The president then, I note, was the late Mae Cochrane - who later became Sir Peter's second wife.

It is difficult to comprehend - or overstate - the pariah status of sporting professionals all those years ago. Gordon's father was a lifeguard at Hamilton baths, and so "made his living from swimming". Yet dozens of young swimmers were employed in holiday jobs at pools, without intervention. It was stark hypocrisy.

"Gavin never got a chance to meet other coaches, to compare notes or training schedules," McKay said. "He even had to pay to see Elenor at internationals, and could not get near her to offer advice or support."

Gordon's mother, father and three daughters lived in a room and kitchen with an outside toilet opposite Hamilton police station. Her mother took in washing from the police station. There was an outside boiler, and Gordon would help light the fire.

She was eliminated in the semi-finals at the 1948 Olympics in London where members of Britain's post-war team scavenged food from picnics abandoned by US athletes at the Exhibition Centre.
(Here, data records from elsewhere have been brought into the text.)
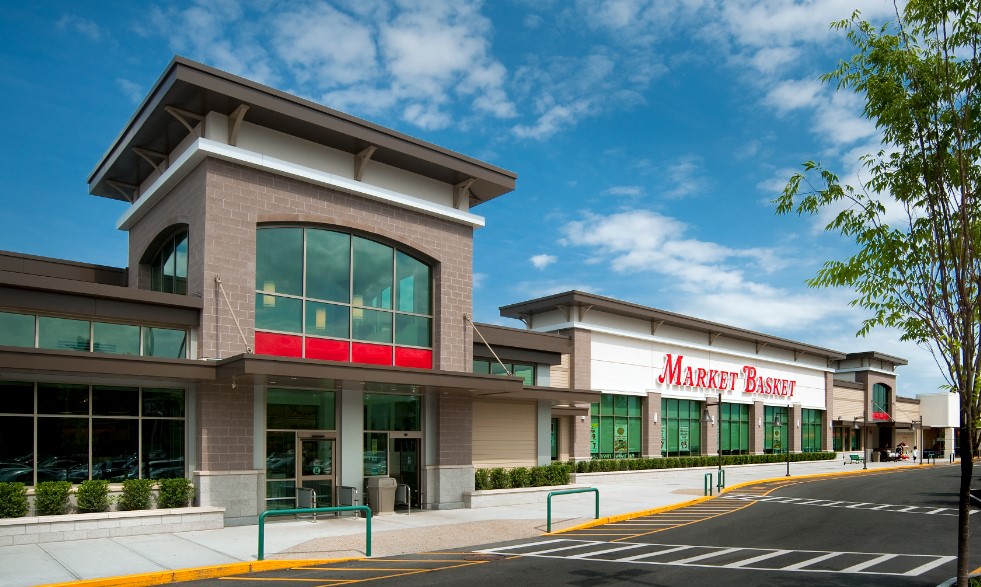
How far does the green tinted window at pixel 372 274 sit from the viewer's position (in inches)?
876

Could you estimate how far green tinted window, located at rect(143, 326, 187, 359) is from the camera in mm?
19328

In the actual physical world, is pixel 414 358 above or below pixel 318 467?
above

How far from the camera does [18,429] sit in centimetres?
1706

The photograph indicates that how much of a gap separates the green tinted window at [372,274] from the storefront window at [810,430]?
127ft

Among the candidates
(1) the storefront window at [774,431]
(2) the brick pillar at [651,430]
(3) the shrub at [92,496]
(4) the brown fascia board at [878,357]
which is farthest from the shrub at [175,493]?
(4) the brown fascia board at [878,357]

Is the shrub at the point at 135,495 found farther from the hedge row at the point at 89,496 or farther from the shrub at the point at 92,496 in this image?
the shrub at the point at 92,496

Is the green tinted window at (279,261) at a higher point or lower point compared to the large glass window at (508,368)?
higher

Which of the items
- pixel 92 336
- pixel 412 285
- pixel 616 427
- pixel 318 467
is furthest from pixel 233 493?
pixel 616 427

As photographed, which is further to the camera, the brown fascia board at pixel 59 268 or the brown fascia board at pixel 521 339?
the brown fascia board at pixel 521 339

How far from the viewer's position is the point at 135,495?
17.6m

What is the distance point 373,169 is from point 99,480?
11.0 metres

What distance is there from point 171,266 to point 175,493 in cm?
→ 693

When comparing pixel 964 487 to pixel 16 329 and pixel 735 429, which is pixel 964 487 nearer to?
pixel 16 329

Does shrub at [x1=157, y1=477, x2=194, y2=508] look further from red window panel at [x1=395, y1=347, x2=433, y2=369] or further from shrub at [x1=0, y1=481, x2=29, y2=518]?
red window panel at [x1=395, y1=347, x2=433, y2=369]
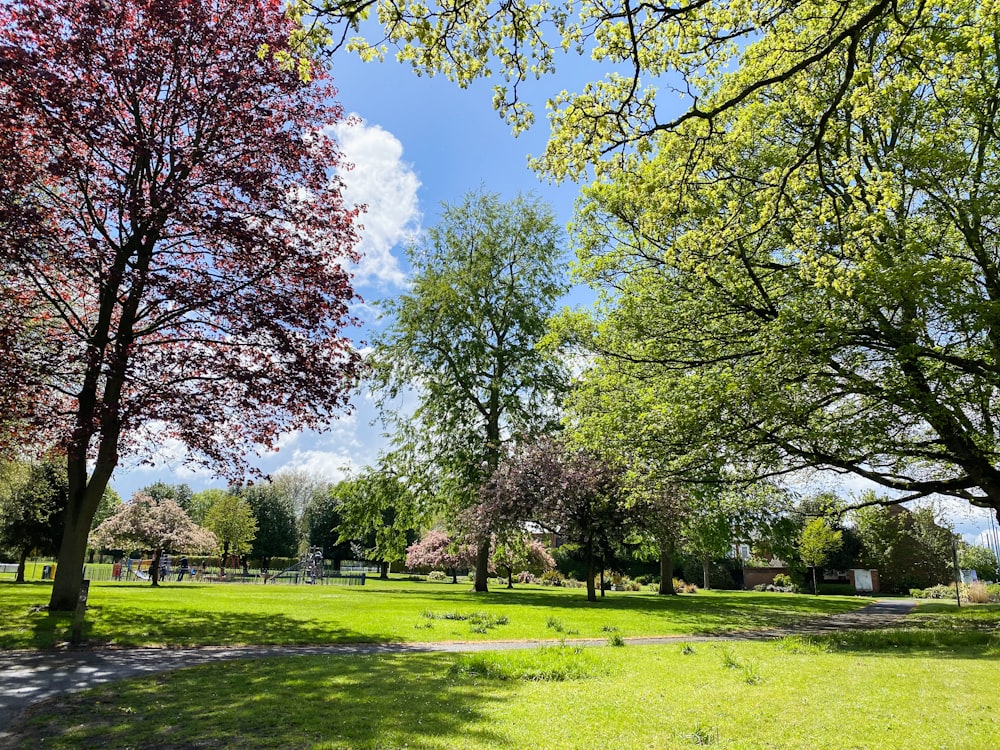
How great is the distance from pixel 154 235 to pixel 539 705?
1339 centimetres

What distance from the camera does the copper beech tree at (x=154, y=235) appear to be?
42.7 ft

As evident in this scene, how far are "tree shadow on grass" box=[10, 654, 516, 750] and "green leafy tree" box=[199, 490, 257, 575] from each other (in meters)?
49.3

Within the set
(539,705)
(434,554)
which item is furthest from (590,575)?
(539,705)

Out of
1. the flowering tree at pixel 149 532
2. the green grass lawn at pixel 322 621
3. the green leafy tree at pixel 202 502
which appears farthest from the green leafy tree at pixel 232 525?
the green grass lawn at pixel 322 621

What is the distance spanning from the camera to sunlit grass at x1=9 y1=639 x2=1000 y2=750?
5232mm

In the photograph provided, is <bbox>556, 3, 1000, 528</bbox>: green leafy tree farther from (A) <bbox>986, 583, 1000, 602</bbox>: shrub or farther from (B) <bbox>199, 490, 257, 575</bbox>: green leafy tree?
(B) <bbox>199, 490, 257, 575</bbox>: green leafy tree

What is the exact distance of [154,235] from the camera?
14.3 metres

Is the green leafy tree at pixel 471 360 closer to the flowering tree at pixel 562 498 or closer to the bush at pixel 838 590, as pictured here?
the flowering tree at pixel 562 498

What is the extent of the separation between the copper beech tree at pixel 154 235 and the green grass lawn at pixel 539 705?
294 inches

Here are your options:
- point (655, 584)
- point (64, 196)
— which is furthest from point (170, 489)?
point (64, 196)

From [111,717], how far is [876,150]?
16372 millimetres

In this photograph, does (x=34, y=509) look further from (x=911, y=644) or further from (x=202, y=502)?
(x=202, y=502)

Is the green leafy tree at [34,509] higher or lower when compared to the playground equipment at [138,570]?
higher

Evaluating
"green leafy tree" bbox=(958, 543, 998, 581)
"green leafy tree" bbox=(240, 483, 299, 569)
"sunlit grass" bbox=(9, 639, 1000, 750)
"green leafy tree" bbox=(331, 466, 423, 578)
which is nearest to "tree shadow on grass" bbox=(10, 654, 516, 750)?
"sunlit grass" bbox=(9, 639, 1000, 750)
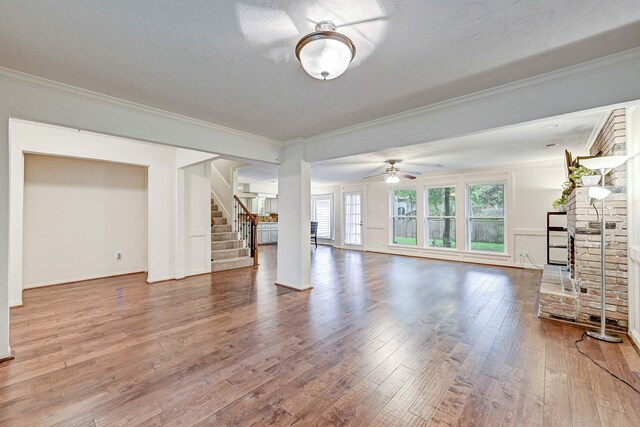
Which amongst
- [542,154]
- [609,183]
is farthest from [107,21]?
[542,154]

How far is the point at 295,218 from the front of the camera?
449cm

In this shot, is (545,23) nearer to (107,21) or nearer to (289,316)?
(107,21)

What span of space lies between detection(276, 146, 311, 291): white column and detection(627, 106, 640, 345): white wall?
11.9 feet

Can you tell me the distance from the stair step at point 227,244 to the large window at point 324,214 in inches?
174

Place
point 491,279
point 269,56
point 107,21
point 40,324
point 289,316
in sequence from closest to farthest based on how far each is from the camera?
point 107,21 < point 269,56 < point 40,324 < point 289,316 < point 491,279

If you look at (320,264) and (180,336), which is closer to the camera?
(180,336)

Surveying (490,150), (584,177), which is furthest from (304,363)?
(490,150)

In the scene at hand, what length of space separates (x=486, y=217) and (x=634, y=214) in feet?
13.9

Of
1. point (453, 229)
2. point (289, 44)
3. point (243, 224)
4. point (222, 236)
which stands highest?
point (289, 44)

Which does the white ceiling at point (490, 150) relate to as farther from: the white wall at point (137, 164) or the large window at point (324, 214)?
the large window at point (324, 214)

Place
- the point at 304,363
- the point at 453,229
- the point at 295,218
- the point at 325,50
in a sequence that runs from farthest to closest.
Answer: the point at 453,229 < the point at 295,218 < the point at 304,363 < the point at 325,50

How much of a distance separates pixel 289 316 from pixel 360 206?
6.47 m

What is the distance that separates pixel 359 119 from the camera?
3.37 metres

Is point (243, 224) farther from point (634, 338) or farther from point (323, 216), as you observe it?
point (634, 338)
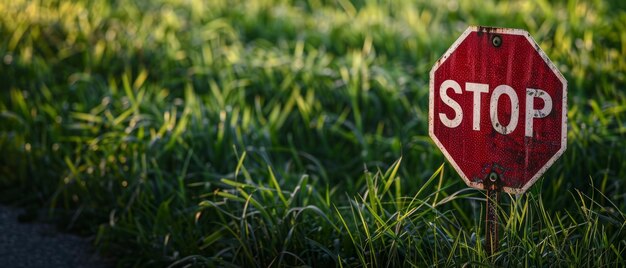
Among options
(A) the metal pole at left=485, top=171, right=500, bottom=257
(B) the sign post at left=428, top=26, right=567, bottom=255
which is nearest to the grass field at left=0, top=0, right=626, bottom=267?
(A) the metal pole at left=485, top=171, right=500, bottom=257

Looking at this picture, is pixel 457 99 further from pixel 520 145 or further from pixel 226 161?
pixel 226 161

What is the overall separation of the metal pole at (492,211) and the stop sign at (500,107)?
2cm

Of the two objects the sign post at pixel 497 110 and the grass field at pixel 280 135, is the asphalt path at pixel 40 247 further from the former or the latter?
the sign post at pixel 497 110

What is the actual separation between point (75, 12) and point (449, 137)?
4244mm

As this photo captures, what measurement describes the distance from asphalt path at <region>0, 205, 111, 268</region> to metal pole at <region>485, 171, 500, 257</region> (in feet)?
5.72

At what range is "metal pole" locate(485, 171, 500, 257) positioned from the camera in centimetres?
283

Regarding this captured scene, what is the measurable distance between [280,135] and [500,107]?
7.17ft

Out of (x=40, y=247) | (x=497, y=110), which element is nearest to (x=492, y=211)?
(x=497, y=110)

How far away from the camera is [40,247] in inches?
155

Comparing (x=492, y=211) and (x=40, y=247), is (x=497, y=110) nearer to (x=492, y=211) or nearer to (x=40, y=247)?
(x=492, y=211)

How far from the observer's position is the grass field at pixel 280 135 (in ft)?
11.0

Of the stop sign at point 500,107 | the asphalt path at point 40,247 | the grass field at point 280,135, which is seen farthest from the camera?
the asphalt path at point 40,247

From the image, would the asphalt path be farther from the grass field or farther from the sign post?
the sign post

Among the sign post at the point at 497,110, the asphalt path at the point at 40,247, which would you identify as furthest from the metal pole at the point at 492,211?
the asphalt path at the point at 40,247
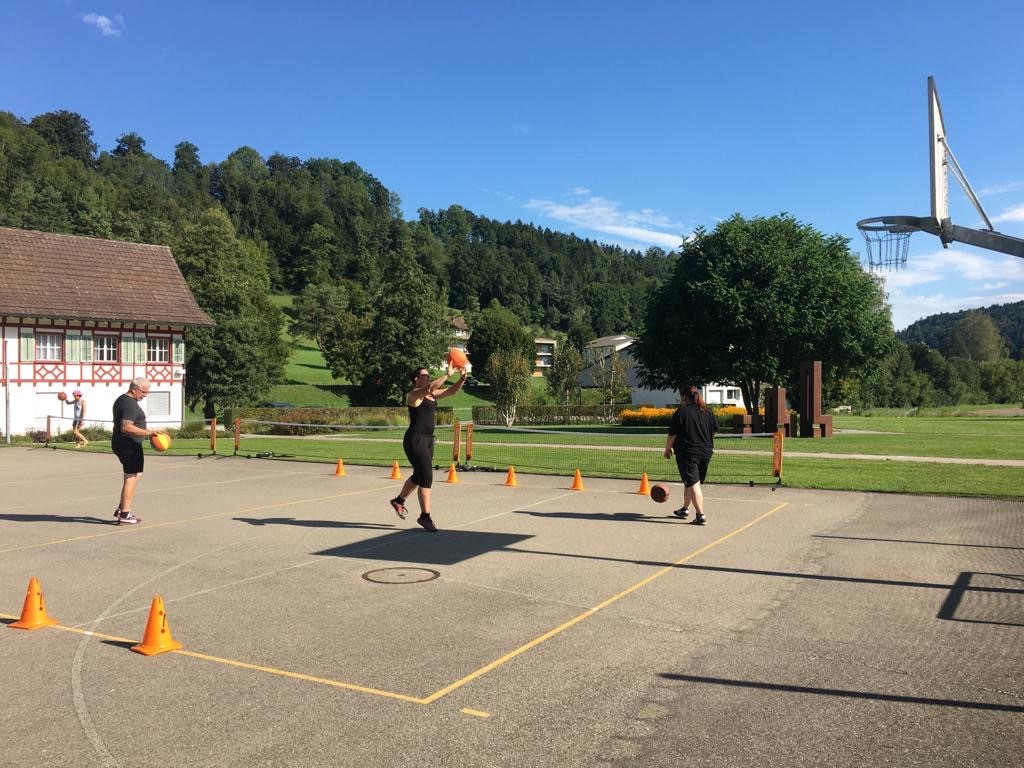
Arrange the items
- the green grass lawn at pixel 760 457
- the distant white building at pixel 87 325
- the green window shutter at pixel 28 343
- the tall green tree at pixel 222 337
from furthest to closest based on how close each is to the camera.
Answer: the tall green tree at pixel 222 337, the green window shutter at pixel 28 343, the distant white building at pixel 87 325, the green grass lawn at pixel 760 457

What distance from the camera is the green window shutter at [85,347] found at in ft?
145

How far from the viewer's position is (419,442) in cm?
1091

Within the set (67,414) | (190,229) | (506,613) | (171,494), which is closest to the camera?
(506,613)

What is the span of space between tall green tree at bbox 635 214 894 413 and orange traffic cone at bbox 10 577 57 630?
37.6 meters

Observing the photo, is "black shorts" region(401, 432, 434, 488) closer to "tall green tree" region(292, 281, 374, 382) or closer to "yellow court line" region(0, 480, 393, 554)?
"yellow court line" region(0, 480, 393, 554)

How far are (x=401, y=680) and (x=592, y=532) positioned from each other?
20.1 feet

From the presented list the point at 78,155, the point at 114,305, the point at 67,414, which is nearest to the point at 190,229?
the point at 114,305

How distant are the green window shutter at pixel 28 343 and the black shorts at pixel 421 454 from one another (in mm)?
38961

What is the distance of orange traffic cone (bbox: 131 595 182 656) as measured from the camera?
615 centimetres

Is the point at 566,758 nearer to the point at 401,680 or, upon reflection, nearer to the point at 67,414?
the point at 401,680

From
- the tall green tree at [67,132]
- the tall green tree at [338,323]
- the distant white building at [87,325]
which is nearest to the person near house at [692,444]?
the distant white building at [87,325]

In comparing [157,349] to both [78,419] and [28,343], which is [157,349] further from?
[78,419]

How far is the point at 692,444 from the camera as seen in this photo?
12086mm

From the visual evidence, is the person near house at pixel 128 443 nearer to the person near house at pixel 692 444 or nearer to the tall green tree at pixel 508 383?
the person near house at pixel 692 444
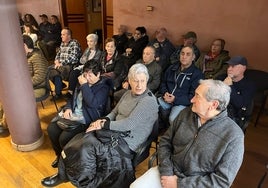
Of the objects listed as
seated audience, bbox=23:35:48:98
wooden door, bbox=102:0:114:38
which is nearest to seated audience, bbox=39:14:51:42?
wooden door, bbox=102:0:114:38

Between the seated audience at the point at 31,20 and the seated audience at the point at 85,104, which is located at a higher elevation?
the seated audience at the point at 31,20

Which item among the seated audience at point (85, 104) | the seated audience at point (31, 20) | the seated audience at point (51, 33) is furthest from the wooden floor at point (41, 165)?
the seated audience at point (31, 20)

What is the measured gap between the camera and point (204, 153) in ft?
4.80

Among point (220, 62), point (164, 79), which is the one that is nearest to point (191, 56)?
point (164, 79)

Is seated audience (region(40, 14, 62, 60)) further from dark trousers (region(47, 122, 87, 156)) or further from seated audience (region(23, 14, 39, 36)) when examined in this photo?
dark trousers (region(47, 122, 87, 156))

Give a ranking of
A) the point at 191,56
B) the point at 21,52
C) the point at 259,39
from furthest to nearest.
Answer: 1. the point at 259,39
2. the point at 191,56
3. the point at 21,52

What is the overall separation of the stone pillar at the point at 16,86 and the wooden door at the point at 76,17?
4592 mm

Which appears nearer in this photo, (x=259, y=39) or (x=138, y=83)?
(x=138, y=83)

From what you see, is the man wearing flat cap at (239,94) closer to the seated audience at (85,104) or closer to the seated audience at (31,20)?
the seated audience at (85,104)

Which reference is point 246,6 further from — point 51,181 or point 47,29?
point 47,29

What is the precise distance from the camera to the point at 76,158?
6.06 ft

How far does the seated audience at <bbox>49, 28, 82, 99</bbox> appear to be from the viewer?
3749 millimetres

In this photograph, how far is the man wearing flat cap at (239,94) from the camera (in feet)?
7.45

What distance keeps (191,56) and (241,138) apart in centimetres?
132
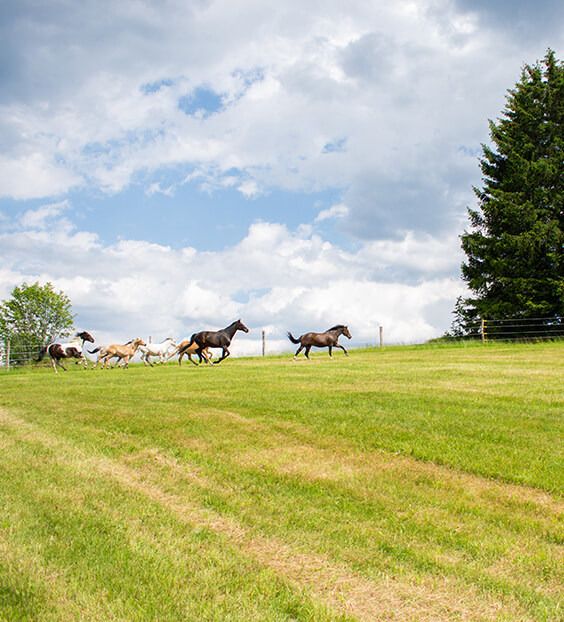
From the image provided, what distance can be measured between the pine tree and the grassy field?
80.6 feet

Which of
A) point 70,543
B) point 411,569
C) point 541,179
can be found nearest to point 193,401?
point 70,543

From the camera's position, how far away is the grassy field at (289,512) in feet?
10.5

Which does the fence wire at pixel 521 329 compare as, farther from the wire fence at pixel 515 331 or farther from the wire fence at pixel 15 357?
the wire fence at pixel 15 357

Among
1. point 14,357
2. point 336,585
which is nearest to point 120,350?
point 14,357

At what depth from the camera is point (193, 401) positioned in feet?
33.0

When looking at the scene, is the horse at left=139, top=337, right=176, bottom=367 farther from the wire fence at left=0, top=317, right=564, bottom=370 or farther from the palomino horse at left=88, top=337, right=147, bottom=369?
the wire fence at left=0, top=317, right=564, bottom=370

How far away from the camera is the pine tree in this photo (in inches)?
1212

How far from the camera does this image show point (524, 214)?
31.1 metres

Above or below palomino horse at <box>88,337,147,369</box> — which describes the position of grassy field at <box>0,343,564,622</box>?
below

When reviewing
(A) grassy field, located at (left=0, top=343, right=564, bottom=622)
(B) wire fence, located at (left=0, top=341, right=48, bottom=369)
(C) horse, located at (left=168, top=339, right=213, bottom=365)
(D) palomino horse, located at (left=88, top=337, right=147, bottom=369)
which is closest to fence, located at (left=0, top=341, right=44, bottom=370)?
(B) wire fence, located at (left=0, top=341, right=48, bottom=369)

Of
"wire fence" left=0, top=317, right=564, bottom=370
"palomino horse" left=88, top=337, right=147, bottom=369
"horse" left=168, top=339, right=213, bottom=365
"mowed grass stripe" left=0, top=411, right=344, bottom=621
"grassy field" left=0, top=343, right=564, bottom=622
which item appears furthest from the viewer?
"wire fence" left=0, top=317, right=564, bottom=370

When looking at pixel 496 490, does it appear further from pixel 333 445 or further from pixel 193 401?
pixel 193 401

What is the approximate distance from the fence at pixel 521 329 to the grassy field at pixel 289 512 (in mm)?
24336

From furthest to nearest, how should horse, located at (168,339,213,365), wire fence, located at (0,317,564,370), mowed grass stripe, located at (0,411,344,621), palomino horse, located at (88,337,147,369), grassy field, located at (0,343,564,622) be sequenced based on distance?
wire fence, located at (0,317,564,370)
palomino horse, located at (88,337,147,369)
horse, located at (168,339,213,365)
grassy field, located at (0,343,564,622)
mowed grass stripe, located at (0,411,344,621)
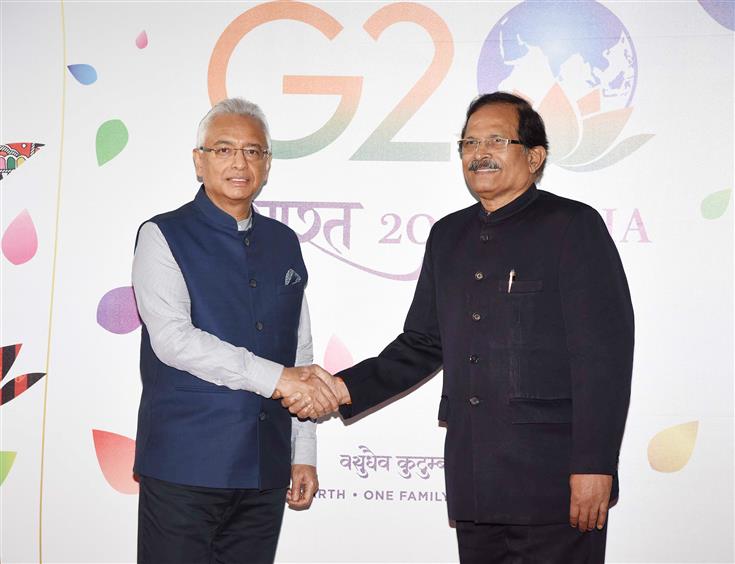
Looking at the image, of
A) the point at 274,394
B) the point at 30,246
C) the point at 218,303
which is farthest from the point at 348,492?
the point at 30,246

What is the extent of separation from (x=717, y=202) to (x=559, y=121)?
2.23 feet

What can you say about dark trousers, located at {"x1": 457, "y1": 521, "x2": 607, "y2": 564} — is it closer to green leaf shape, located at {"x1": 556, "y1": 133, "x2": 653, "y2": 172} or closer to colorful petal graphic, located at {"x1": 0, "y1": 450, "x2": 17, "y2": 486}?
green leaf shape, located at {"x1": 556, "y1": 133, "x2": 653, "y2": 172}

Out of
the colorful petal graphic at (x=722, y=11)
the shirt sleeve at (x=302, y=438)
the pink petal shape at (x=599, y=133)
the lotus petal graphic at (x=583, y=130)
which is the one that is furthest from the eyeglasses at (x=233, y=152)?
the colorful petal graphic at (x=722, y=11)

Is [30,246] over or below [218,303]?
over

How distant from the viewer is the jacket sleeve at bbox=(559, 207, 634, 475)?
2.06 m

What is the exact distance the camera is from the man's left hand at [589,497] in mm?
2064

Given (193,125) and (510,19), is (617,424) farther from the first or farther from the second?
(193,125)

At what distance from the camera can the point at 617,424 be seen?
2.08 meters

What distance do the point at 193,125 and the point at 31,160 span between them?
67 cm

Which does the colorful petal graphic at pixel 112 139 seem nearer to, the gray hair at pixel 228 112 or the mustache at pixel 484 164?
the gray hair at pixel 228 112

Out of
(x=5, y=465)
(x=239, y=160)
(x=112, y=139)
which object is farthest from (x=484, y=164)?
(x=5, y=465)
Gordon's first pair of nylons were those she was given to wear at the opening ceremony.

Until then, on wartime rations, her training had been restricted to 20-minute sessions at Hamilton where 90% of pool time was reserved for males. She had to compete for space with children learning to swim. After the Olympics she was sometimes given a lane!

Gordon was Britain's only swimming medallist at the 1952 Helsinki Olympics. In a controversial 200m breaststroke final, butterfly (a new and faster style) was also permitted, and she finished third behind two butterfly swimmers.

When she next raced the winner under proper breaststroke rules, she won. She retired after a sixth place in Melbourne, her third Olympics. By then she was married, looking after a house, a husband, and working full time as a secretary. Starting a family was a priority, and Cardiff, the 1958 Empire venue, did not seem "that glamorous".

Gordon's husband of 59 years won 168 Scottish masters titles, 40 British titles, and five world golds, setting 10 world records. He is now his wife's carer. Gordon remains the greatest Scottish Games competitor - no Scottish woman has won more Commonwealth gold medals. The 2014 organisers could do worse than invite her to present the medals for the 200m breaststroke in Glasgow.